- Kutipan Teks:
--------------------------------

> >

Pelaku Pelecehan di KPI Tekan Korban, 5 Kasus Kekerasan Seksual oleh Pejabat Ini Juga Sulit Selesai

Peristiwa | 11 September 2021, 09:53 WIB
Ilustrasi perkosaan oleh pejabat publik (Sumber: Kompas.com)

JAKARTA, KOMPAS.TV - Kasus pelecehan seksual dan perundungan di Komisi Penyiaran Indonesia (KPI) kembali mengingatkan masyarakat pada berbagai kasus kekerasan seksual oleh pejabat di lembaga negara dan institusi pendidikan.

Banyak di antara kasus-kasus itu berhenti di jalan dan pelaku tak mendapat hukuman. Bahkan, ada pula korban yang menerima hukuman, alih-alih mendapat keadilan.

Kasus-kasus sebelumnya menjadi pengingat bagi masyarakat yang masih mengawasi kasus pelecehan seksual di KPI.

Korban yang berinisial MS mengaku menerima tekanan dari para pelaku agar berdamai lewat ancaman pelaporan balik dengan pasal pencemaran nama baik dalam Undang-Undang Informasi dan Transaksi Elektronik (UU ITE).

Baca Juga: Dukung Penyintas Kekerasan Seksual, LPSK: RUU PKS Harus Lebih Komprehensif

Bahkan, Mehbob, ketua tim kuasa hukum MS, mengatakan ada komisioner KPI yang memfasilitasi pencabutan pelaporan kasus pelecehan seksual itu.

"Ditelpon oleh komisioner, ditunggu di KPI. Tiba-tiba tanpa adanya komisioner di sana, mungkin itu sudah skenario mereka, tiba-tiba sudah ada surat perdamaian. Dia disuruh tanda tangan," ujar Mehbob.

Mehbob mengatakan, surat perdamaian itu berisi permintaan agar korban menyatakan dirinya tidak mengalami pelecehan seksual. MS menolak surat perjanjian damai tersebut.

--------------------------------

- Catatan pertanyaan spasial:

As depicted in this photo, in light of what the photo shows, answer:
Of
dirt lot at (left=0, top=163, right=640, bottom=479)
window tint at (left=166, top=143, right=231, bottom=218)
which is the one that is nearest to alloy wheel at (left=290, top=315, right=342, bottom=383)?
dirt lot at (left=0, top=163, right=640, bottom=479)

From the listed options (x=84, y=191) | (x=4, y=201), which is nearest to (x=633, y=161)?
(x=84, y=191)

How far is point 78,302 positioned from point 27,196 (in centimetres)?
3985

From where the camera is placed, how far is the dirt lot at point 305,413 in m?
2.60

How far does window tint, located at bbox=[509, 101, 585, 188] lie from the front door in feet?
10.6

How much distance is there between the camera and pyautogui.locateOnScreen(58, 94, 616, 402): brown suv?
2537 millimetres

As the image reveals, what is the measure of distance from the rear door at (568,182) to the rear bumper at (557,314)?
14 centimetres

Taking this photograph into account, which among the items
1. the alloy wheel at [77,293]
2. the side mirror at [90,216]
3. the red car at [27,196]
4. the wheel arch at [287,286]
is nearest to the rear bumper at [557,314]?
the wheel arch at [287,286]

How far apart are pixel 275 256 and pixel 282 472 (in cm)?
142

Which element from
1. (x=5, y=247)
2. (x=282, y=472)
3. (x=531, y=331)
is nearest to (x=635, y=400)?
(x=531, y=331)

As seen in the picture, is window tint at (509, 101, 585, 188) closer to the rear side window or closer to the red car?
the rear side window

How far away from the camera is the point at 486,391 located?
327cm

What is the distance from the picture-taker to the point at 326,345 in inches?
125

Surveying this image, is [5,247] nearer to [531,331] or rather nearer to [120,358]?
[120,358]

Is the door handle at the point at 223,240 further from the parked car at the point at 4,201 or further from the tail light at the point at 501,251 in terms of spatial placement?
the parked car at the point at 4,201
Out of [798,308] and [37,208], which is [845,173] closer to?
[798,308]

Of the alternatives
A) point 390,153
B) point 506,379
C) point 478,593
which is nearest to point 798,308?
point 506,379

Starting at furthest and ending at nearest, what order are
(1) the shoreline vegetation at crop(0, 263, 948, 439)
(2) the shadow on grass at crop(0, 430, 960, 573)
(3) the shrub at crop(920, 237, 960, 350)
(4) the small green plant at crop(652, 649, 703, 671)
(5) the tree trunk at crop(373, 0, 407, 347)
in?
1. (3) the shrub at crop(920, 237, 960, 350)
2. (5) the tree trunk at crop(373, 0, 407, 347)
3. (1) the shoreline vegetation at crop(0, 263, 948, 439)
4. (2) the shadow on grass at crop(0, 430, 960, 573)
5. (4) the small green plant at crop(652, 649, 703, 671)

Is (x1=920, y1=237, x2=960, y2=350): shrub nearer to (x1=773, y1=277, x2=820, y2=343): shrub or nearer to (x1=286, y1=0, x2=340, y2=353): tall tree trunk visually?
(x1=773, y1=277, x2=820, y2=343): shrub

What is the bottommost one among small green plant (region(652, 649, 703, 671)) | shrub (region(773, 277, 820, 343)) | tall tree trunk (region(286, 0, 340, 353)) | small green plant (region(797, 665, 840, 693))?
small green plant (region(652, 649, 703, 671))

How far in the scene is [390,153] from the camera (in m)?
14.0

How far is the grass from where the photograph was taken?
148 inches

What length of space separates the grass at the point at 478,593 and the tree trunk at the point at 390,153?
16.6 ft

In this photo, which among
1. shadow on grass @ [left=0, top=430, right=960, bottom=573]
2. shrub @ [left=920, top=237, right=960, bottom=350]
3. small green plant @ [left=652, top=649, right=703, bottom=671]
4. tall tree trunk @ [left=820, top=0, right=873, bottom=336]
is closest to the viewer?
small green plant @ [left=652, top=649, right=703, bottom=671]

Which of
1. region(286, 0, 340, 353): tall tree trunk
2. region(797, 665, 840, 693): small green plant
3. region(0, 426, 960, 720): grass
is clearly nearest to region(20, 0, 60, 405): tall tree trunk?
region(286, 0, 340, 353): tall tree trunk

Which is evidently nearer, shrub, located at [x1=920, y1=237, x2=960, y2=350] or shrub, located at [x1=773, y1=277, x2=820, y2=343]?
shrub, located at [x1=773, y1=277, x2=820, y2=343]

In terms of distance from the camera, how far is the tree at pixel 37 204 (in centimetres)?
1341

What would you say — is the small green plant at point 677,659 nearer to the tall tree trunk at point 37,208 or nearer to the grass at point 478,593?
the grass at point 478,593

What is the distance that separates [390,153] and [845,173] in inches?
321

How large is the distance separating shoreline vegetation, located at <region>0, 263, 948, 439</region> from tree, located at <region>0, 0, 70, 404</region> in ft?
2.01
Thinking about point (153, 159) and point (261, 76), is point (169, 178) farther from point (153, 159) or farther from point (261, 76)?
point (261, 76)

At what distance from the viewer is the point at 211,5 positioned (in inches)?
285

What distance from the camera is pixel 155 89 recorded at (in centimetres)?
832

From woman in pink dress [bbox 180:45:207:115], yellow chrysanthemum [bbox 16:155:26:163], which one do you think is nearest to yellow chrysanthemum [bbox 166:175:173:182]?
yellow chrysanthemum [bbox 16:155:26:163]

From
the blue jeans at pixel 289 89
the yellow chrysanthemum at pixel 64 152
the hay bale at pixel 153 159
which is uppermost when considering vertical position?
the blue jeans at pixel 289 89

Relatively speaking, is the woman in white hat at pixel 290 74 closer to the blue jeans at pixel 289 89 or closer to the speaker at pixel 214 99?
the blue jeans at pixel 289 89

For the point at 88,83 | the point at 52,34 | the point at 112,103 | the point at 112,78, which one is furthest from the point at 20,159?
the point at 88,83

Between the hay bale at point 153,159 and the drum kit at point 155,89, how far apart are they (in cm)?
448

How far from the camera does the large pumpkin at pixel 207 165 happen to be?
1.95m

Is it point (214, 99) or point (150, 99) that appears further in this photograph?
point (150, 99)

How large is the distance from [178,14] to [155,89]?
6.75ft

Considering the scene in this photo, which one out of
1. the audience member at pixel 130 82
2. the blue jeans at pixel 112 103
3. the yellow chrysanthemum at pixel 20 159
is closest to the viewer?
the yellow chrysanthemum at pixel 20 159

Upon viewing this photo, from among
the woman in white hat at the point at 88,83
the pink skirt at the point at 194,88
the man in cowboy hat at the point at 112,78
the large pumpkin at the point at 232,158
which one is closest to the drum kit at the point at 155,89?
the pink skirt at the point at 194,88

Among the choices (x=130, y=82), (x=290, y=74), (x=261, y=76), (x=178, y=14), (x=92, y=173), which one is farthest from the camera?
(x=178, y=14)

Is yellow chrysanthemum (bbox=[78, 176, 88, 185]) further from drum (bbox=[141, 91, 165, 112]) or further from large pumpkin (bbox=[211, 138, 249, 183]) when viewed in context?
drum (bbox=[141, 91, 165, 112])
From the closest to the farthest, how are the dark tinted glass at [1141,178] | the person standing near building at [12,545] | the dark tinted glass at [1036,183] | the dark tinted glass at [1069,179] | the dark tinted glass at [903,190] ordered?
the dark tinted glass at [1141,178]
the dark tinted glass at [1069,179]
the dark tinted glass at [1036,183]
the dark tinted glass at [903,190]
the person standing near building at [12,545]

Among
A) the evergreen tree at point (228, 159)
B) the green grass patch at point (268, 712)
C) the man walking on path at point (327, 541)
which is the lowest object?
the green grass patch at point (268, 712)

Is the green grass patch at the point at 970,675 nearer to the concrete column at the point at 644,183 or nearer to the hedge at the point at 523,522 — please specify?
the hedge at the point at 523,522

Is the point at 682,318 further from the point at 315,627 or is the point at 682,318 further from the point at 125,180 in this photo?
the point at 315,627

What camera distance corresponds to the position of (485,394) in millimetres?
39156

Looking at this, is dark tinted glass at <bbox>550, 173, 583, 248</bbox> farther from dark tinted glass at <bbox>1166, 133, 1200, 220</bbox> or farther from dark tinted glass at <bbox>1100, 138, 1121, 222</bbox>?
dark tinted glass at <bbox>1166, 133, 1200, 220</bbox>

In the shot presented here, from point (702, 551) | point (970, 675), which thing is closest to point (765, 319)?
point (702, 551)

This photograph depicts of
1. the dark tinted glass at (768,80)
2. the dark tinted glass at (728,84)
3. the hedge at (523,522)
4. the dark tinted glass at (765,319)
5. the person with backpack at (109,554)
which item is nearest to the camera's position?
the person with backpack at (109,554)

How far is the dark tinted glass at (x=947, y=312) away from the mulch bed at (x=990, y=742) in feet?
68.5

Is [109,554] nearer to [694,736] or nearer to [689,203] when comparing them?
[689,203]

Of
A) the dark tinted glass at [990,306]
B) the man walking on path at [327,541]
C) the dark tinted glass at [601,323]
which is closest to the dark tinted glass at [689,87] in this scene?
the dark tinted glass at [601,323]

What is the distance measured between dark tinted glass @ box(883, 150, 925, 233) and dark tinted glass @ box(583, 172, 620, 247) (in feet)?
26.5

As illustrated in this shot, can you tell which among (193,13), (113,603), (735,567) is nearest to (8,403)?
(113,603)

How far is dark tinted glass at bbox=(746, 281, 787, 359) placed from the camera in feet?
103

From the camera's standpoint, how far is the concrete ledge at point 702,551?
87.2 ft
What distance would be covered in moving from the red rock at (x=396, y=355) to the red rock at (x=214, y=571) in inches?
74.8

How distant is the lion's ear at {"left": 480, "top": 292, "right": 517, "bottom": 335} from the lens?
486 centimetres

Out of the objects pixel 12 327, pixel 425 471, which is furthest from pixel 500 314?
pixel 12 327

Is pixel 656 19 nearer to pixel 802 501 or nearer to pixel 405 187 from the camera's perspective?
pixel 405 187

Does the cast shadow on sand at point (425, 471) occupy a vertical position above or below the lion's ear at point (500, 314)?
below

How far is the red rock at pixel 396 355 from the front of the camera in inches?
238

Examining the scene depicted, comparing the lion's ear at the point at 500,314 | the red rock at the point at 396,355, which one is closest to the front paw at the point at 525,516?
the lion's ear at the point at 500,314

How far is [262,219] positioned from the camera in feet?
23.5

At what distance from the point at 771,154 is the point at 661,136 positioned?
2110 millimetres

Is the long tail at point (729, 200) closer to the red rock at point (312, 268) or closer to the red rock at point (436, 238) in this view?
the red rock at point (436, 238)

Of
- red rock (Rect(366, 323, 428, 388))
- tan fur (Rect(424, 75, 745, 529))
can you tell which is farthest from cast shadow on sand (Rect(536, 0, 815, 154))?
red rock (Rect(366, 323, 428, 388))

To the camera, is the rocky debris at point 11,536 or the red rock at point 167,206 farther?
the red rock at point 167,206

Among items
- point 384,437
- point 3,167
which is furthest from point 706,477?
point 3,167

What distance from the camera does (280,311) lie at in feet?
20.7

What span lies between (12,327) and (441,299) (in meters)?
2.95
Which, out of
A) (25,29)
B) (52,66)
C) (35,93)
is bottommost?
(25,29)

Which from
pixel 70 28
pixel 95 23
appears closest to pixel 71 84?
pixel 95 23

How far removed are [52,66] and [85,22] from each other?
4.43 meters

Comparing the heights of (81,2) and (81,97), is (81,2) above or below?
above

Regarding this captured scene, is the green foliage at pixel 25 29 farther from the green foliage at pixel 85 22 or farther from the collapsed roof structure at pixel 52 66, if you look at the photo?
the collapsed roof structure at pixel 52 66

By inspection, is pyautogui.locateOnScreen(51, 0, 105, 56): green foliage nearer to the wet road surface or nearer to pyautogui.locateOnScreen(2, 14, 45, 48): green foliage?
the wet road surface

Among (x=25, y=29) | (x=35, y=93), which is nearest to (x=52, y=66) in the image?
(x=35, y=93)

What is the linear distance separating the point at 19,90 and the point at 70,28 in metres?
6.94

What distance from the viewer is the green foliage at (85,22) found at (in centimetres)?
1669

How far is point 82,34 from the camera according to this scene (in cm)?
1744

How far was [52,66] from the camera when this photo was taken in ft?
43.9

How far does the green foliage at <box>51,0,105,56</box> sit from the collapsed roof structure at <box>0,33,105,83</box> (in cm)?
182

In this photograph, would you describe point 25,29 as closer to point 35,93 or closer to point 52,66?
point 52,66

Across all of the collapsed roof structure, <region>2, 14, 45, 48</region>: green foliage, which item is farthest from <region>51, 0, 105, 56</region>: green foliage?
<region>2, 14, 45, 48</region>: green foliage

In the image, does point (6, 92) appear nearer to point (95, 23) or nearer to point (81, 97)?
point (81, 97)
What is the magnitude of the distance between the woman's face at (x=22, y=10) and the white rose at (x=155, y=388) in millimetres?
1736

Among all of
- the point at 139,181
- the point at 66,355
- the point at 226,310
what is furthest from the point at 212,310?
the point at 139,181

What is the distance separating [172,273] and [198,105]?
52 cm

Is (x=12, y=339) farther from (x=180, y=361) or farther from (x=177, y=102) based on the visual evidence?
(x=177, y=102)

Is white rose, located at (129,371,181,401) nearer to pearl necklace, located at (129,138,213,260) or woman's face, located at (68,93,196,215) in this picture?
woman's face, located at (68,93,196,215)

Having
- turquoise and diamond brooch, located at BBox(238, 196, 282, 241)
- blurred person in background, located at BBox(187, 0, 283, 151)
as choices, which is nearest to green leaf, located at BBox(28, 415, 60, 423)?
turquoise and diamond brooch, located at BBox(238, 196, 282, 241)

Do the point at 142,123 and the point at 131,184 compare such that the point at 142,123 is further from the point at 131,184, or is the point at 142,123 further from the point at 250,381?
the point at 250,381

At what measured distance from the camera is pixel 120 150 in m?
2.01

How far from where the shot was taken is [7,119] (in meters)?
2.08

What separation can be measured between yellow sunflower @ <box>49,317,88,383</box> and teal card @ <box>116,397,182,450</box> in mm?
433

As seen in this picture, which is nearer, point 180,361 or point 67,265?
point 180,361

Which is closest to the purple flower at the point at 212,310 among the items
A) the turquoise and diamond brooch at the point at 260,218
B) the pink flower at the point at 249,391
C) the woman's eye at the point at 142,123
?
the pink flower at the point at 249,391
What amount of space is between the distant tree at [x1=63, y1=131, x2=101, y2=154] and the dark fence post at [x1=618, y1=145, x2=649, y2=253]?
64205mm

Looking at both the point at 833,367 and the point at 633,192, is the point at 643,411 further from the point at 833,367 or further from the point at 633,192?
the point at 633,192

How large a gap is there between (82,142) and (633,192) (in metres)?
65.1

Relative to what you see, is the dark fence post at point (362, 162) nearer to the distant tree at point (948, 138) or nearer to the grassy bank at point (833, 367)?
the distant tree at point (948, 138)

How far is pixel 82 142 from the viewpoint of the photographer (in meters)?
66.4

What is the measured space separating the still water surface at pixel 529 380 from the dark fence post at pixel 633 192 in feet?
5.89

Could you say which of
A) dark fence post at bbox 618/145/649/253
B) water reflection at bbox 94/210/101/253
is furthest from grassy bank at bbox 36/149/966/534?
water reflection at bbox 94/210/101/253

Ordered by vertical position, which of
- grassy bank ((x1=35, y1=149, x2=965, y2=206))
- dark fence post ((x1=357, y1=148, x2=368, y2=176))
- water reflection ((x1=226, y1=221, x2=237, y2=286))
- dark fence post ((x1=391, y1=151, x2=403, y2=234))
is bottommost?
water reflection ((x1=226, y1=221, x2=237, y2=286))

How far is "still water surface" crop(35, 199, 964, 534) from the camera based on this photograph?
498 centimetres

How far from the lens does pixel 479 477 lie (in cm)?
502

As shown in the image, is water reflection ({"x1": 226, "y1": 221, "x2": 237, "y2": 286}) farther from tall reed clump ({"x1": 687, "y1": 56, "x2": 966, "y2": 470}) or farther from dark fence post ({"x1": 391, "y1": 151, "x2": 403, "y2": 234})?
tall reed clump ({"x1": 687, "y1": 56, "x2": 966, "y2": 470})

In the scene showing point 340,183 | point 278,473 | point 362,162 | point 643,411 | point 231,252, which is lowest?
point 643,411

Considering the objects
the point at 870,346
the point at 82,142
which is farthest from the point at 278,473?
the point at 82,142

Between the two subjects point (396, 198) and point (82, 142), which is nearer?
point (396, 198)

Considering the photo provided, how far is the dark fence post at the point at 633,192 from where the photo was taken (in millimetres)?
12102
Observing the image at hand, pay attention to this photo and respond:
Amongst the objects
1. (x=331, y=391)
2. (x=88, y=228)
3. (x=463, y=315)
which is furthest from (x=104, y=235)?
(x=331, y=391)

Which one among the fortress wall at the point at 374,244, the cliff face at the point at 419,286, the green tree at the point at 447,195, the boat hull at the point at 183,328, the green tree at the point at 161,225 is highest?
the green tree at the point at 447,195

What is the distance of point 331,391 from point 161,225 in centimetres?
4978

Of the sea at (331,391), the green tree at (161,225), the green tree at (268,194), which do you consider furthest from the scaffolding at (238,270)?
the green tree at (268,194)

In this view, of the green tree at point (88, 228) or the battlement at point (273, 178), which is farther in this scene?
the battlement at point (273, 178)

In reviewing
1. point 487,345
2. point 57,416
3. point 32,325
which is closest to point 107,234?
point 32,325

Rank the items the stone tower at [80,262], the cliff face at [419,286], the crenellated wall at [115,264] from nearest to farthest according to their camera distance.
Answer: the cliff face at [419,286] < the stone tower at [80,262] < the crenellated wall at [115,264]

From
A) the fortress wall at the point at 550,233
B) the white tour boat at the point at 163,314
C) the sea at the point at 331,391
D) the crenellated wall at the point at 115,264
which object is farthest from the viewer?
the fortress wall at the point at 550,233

--------------------------------

- Kumpulan Latihan:
a) Tuliskan ulang bagian berita tentang pelecehan di KPI dari "Korban yang berinisial" hingga "perjanjian damai tersebut." tanpa mengubah satu kata pun.
b) Tuliskan lanjutan berita tentang pelecehan di KPI, dimulai tepat setelah kalimat terakhir yang tercantum.

- Jawaban yang Diharapkan:
a)
Korban yang berinisial MS mengaku menerima tekanan dari para pelaku agar berdamai lewat ancaman pelaporan balik dengan pasal pencemaran nama baik dalam Undang-Undang Informasi dan Transaksi Elektronik (UU ITE).

Baca Juga: Dukung Penyintas Kekerasan Seksual, LPSK: RUU PKS Harus Lebih Komprehensif

Bahkan, Mehbob, ketua tim kuasa hukum MS, mengatakan ada komisioner KPI yang memfasilitasi pencabutan pelaporan kasus pelecehan seksual itu.

"Ditelpon oleh komisioner, ditunggu di KPI. Tiba-tiba tanpa adanya komisioner di sana, mungkin itu sudah skenario mereka, tiba-tiba sudah ada surat perdamaian. Dia disuruh tanda tangan," ujar Mehbob.

Mehbob mengatakan, surat perdamaian itu berisi permintaan agar korban menyatakan dirinya tidak mengalami pelecehan seksual. MS menolak surat perjanjian damai tersebut.

b)
Berikut kasus kekerasan seksual oleh pejabat di lembaga negara dan institusi publik:

1. Dirjen Pajak Jateng (2016)

Mantan Kepala Kantor Wilayah (Kakanwil) Direktorat Jenderal Pajak Jateng II Surakarta Bambang Is Sutopo dilaporkan bawahannya yang berinisial WR atas dugaan pelecehan seksual.

Korban melaporkan pelecehan seksual itu dengan membawa alat bukti rekaman kejadian. Awalnya, pelaku hanya menerima mutasi internal.

Belakangan, pelaku hanya mendapat hukuman 4 bulan penjara pada 2016.

2. Kepala Sekolah SMA 7 Mataram (2017)

Seorang guru bernama Baiq Nuril Maknun menerima telepon dari kepala sekolahnya di SMA 7 Mataram, Nusa Tenggara Barat (NTB), bernama Haji Muslim.

Karena merasa apa yang diucapkan Muslim dalam panggilan telepon tersebut sebagai bentuk pelecehan seksual, Baiq pun merekamnya. Namun, Baiq justru menjadi korban kriminalisasi UU ITE.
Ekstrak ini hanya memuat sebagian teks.